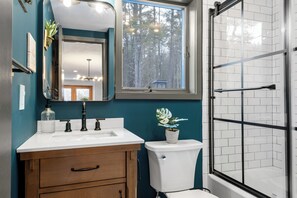 Shower, eco-friendly toiletries, hair dryer, towels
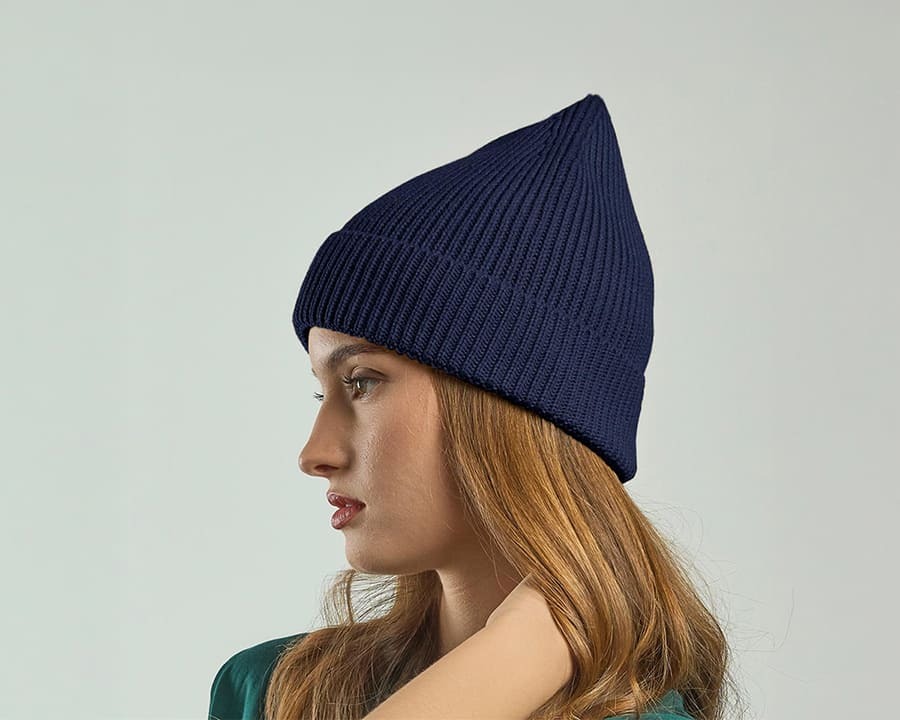 A woman wearing a dark blue recycled Atlantis andy beanie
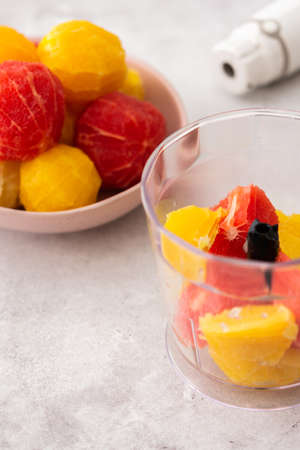 Peeled grapefruits, sweets and oranges in a plate, blender bowl with fruit, making a healthy citrus smoothieの写真素材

**Exercise brief:**
Without the pictures, copy the material exactly as given.

**Solution below:**
 Shower, eco-friendly toiletries, hair dryer, towels
 A woman wearing a dark blue recycled Atlantis andy beanie
 Peeled grapefruits, sweets and oranges in a plate, blender bowl with fruit, making a healthy citrus smoothieの写真素材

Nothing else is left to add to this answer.